# [Deine Aufgaben]
**A.** An welchem Tag wird Thalia laut dem Interview mit Michael Busch 100 Jahre alt?
**B.** Gib aus dem Interview mit Michael Busch alles von „Kurz vor dem“ bis hinunter zu „mit dem 55-Jährigen.“ wortgetreu aus.

# [Übungstext]
Nach dem Zusammenschluss mit der Mayerschen will der Buchhändler Thalia ins Spielwaren-Geschäft einsteigen und in Supermärkten präsent sein.
Kurz vor dem 100. Geburtstag des Hagener Buchhandelsunternehmen Thalia hat der Geschäftsführende Gesellschafter Michael Busch den Zusammenschluss mit der Mayerschen auf den Weg gebracht. Über seine Pläne und die mächtige Konkurrenz Amazon sprachen Andreas Tyrock, Lars von der Gönna und Frank Meßing mit dem 55-Jährigen.
Herr Busch, das Hagener Buchhandelsunternehmen Thalia wird am 15. August 100 Jahre alt. Was wünschen Sie sich für die Zukunft?
Michael Busch: Zunächst natürlich, dass die Menschen wieder mehr lesen. Wir brauchen interessierte, offene und tolerante Menschen für unsere Zukunft. Lesen eröffnet neue Horizonte und ist die Grundlage für Bildung. Zudem wünsche ich mir, dass die Anstrengungen, die wir unternehmen um das Lesen wieder populärer zu machen, mehr Anerkennung in der Öffentlichkeit finden. Ich sage das vor allem mit Blick auf die vielen Thalia Buchhändlerinnen und Buchhändler, die vor Ort einen super Job machen. Umfragen zeigen, dass Kunden keinem Händler so gute Noten geben wie Thalia.
Kränkt Sie das Image, das Sie im Vergleich zu kleinen inhabergeführten Buchhändlern haben?
Nein, denn es beruht in den meisten Fällen auf einem überholten Bild von Thalia.
Was macht aus Ihrer Sicht eine gute Buchhandlung aus?
Ein Top-Sortiment, das in die Tiefe geht und aktuell ist, gut ausgebildete Mitarbeiter, die kompetent beraten, wenn der Kunde das wünscht. Und ein Unternehmen sollte in der Lage sein, alle Vertriebskanäle zu bedienen – von der Online-Bestellung bis zur Abholung von Büchern in der Buchhandlung. Wir beobachten, dass immer mehr Kunden im Netz bestellen, aber die Bücher bei uns persönlich abholen.
Glauben Sie, dass kleine Händler bei diesen Anforderungen auf Dauer mithalten können?

[Extrahierte Textdaten der Seite]
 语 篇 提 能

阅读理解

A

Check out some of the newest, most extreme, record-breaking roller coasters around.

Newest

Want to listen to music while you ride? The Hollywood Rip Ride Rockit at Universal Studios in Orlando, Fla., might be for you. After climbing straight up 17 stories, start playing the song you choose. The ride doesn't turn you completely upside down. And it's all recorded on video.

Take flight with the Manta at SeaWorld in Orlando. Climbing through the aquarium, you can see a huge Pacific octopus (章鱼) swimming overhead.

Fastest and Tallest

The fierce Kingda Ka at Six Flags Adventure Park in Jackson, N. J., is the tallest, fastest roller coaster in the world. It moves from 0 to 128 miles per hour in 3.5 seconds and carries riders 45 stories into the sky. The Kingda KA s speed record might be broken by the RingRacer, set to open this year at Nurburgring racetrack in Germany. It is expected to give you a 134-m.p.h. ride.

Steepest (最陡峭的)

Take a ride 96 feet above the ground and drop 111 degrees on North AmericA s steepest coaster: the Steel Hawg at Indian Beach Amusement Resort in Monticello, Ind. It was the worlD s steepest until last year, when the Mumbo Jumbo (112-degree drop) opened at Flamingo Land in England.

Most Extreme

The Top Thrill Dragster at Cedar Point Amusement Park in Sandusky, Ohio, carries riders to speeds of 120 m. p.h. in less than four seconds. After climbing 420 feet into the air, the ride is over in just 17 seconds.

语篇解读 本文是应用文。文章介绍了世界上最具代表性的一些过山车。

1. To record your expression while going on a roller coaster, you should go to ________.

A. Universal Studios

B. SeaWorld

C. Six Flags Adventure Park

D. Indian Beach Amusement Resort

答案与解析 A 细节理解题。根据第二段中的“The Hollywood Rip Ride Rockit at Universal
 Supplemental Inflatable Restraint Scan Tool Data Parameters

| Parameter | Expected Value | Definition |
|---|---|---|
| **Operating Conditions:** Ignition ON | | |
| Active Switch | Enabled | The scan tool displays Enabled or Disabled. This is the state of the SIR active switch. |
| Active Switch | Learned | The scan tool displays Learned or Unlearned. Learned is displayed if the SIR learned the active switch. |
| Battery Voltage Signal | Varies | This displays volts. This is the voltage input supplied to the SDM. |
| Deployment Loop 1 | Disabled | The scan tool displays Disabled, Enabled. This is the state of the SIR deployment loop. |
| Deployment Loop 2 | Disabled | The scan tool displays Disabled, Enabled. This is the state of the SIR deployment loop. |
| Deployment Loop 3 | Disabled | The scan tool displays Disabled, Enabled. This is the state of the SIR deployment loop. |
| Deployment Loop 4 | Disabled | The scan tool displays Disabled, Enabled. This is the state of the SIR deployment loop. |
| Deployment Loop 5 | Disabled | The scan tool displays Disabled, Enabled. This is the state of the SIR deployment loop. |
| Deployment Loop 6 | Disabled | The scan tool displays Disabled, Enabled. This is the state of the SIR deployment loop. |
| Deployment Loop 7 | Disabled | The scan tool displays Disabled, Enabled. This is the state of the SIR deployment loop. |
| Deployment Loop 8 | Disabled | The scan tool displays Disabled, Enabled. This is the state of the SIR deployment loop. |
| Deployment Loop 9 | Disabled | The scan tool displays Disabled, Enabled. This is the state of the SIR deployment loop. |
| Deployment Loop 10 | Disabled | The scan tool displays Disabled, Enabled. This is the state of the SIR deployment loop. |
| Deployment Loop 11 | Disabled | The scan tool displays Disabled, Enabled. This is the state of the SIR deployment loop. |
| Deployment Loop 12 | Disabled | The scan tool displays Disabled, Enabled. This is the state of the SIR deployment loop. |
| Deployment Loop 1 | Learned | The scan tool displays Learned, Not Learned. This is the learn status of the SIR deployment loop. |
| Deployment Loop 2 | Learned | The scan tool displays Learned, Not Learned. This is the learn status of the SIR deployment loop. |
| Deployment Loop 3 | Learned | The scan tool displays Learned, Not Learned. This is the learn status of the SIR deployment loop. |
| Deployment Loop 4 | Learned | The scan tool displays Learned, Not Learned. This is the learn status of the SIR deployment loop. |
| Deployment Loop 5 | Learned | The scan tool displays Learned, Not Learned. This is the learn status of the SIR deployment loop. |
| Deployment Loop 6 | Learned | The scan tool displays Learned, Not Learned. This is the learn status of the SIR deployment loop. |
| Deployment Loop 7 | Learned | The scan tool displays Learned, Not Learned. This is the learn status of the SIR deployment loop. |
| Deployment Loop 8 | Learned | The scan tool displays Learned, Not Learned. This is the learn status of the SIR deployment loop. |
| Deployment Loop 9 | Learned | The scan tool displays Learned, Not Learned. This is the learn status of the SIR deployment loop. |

# [Lösungen zur Übung]
**A.** Am 15. August.

**B.**
Kurz vor dem 100. Geburtstag des Hagener Buchhandelsunternehmen Thalia hat der Geschäftsführende Gesellschafter Michael Busch den Zusammenschluss mit der Mayerschen auf den Weg gebracht. Über seine Pläne und die mächtige Konkurrenz Amazon sprachen Andreas Tyrock, Lars von der Gönna und Frank Meßing mit dem 55-Jährigen.